* Ghana cocoa purchases up 42.6 percent for the year
* Purchases already near previous season target
* Next season output could reach 900,000 tonnes
(Adds details, quotes including on syndicated loan plans)
By Kwasi Kpodo
ACCRA, March 29 (Reuters) - Cocoa output from Ghana, the world's second-largest grower of the key ingredient in chocolate, is running nearly 43 percent higher than in the last season, according to official data released on Tuesday.
The boost could ease the impact of supply disruptions from top grower Ivory Coast, where a post-election standoff has triggered fighting between the forces of two claimants for the presidency.
Declared purchases by private cocoa buyers to Ghana's industry regulator Cocobod -- the best indication of output from the West African state -- reached 734,150 tonnes by March 17 from the start of the season in October.
That is up 42.6 percent over the same period last year and also well above the roughly 632,000 tonnes produced during the full 2009-10 season, the data from Cocobod showed.
Cocobod said this month it had raised its target for full-season purchases to a record 850,000 tonnes from 750,000, citing favourable weather and improved husbandry.
Analysts have said the escalating conflict in Ivory Coast could pad the Ghanaian figures by spurring massive cross-border smuggling, though Ghanaian officials have said they have seen only limited volumes of smuggled beans so far.
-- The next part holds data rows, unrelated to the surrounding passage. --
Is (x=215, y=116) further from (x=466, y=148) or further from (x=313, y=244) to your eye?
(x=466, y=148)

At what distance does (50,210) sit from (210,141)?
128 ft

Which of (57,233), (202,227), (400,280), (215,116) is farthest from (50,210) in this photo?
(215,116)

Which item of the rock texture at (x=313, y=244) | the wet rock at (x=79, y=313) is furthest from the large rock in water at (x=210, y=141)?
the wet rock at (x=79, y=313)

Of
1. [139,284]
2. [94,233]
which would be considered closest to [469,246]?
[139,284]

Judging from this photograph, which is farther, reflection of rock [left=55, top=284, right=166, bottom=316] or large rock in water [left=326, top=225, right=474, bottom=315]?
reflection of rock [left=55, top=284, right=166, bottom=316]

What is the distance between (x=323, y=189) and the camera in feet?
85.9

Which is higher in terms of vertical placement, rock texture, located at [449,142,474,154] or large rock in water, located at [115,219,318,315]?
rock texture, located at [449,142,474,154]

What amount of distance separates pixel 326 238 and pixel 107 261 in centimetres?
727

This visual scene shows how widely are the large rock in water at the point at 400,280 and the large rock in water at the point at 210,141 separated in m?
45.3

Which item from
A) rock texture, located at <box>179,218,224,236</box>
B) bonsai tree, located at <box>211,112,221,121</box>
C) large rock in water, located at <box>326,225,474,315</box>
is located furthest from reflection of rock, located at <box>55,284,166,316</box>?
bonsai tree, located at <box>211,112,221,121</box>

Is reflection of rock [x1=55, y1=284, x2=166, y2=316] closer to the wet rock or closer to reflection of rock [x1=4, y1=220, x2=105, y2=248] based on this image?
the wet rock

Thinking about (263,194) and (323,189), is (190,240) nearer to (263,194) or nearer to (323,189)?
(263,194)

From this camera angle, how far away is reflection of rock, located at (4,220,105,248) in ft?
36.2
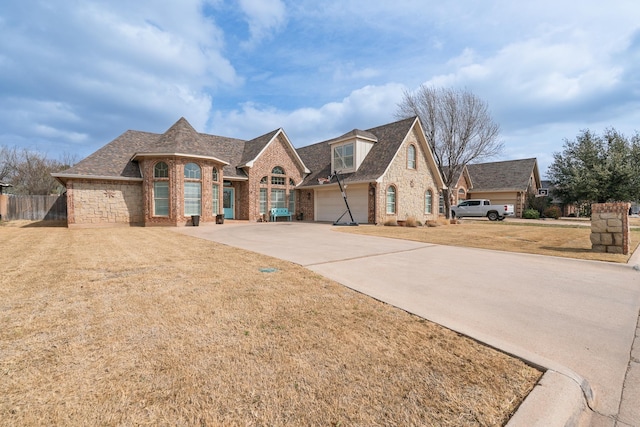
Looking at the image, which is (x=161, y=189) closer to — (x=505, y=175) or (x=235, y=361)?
(x=235, y=361)

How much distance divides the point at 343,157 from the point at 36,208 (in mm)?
23426

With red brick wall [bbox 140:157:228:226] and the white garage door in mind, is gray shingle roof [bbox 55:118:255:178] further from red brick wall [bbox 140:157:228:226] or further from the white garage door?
the white garage door

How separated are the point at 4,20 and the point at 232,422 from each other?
14.0 metres

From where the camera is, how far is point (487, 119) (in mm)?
24172

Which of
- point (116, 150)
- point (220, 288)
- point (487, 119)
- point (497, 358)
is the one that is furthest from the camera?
point (487, 119)

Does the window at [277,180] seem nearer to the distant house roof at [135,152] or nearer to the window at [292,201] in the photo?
the window at [292,201]

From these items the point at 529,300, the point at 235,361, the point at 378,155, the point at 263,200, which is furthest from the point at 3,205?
the point at 529,300

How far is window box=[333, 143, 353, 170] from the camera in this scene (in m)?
22.0

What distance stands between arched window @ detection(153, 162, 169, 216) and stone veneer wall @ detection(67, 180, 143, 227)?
168 centimetres

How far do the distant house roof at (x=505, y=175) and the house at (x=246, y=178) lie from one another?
1481 cm

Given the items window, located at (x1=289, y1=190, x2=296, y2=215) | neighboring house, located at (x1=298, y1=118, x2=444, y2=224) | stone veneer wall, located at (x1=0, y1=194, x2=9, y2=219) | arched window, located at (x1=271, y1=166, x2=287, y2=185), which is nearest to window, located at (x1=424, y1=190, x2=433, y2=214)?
neighboring house, located at (x1=298, y1=118, x2=444, y2=224)

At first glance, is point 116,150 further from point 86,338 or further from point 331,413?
point 331,413

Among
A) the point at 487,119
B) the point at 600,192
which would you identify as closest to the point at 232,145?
the point at 487,119

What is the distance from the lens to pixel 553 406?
2197mm
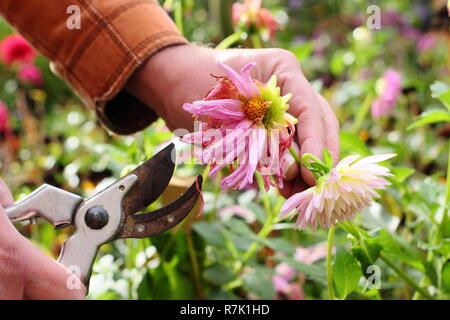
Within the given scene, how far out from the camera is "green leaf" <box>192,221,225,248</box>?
94 cm

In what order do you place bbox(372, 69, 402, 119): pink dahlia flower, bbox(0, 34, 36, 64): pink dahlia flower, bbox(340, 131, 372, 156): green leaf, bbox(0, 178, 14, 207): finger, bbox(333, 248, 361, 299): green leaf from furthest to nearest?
bbox(0, 34, 36, 64): pink dahlia flower, bbox(372, 69, 402, 119): pink dahlia flower, bbox(340, 131, 372, 156): green leaf, bbox(333, 248, 361, 299): green leaf, bbox(0, 178, 14, 207): finger

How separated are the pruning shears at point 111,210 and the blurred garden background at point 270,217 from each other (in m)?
0.14

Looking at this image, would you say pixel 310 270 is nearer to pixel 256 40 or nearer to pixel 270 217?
pixel 270 217

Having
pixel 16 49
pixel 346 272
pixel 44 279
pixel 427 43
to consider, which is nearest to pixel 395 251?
pixel 346 272

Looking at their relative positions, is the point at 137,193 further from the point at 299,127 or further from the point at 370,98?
the point at 370,98

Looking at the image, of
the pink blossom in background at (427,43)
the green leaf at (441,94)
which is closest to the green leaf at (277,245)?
the green leaf at (441,94)

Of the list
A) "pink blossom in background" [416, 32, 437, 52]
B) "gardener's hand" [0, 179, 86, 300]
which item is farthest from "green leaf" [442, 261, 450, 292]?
"pink blossom in background" [416, 32, 437, 52]

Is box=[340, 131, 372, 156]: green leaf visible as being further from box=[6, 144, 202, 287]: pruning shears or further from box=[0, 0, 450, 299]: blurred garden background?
box=[6, 144, 202, 287]: pruning shears

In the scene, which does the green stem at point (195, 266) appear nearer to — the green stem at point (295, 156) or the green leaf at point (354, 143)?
the green leaf at point (354, 143)

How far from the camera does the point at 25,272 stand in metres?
0.48

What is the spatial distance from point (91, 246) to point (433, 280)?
429mm

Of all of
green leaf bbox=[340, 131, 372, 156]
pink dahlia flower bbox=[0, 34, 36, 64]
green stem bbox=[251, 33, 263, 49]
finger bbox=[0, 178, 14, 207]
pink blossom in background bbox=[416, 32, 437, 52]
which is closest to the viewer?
finger bbox=[0, 178, 14, 207]

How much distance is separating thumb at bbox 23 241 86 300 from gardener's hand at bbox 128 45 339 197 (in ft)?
0.68

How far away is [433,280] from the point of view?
791 millimetres
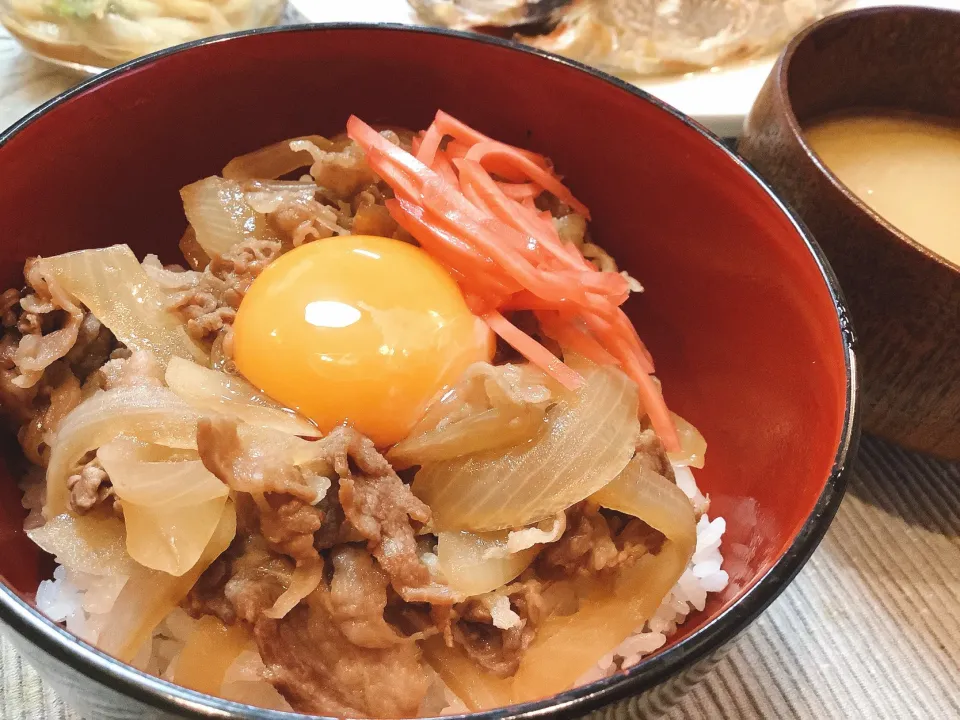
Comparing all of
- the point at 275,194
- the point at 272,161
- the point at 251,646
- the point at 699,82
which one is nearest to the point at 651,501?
the point at 251,646

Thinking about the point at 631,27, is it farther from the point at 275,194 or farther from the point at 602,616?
the point at 602,616

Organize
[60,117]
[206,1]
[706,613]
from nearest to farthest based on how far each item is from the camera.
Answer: [706,613] < [60,117] < [206,1]

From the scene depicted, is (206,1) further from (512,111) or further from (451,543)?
(451,543)

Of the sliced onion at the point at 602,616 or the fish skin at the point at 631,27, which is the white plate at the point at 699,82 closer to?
the fish skin at the point at 631,27

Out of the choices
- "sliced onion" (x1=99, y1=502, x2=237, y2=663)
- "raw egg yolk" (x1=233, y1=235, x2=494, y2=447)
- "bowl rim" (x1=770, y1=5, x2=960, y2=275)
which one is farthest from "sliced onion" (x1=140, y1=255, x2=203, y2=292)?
"bowl rim" (x1=770, y1=5, x2=960, y2=275)

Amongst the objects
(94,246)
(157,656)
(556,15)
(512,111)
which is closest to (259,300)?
(94,246)

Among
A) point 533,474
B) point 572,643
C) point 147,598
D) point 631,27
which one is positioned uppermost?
point 631,27

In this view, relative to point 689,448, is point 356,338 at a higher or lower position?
higher
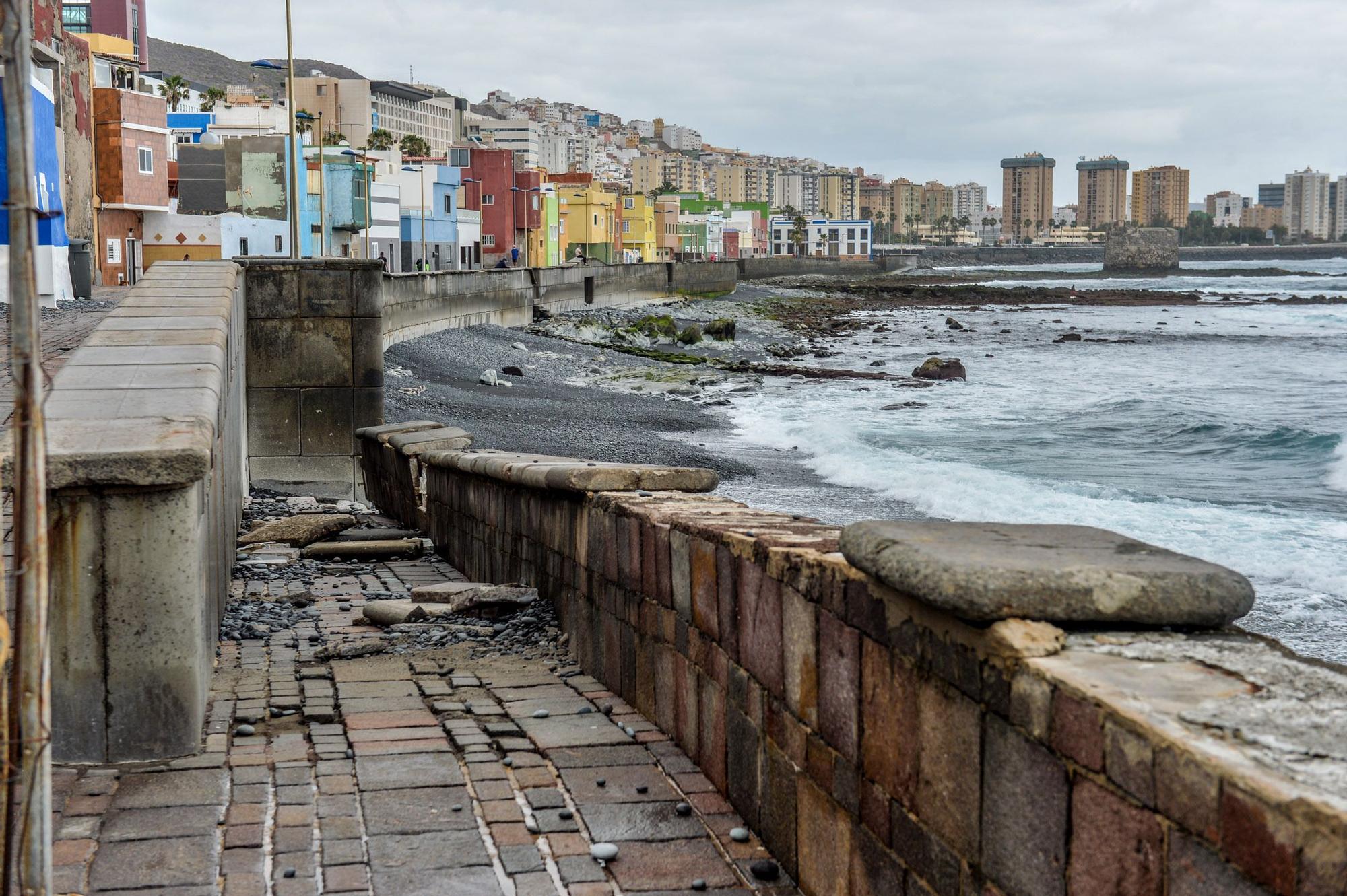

Ghana is hoping to further raise its cocoa production to 1 million tonnes per year by the 2012-13 season and may be able to hit between 850,000-900,000 tonnes during the 2011-12 season, Cocobod Deputy Chief Executive Yaw Adu-Ampomah said on Tuesday.
"We could get very close to the 1 million target," he said, adding that an official forecast for 2011-12 was not yet ready.
He said Cocobod expected to raise $2 billion through syndicated loans in September to fund next season's cocoa crop purchases.
Some 7,544 tonnes of purchases were recorded in Ghana during the week to March 17, the 24th of the 33-week main crop, according to the Cocobod data, marking a decline from 11,917 tonnes the week before.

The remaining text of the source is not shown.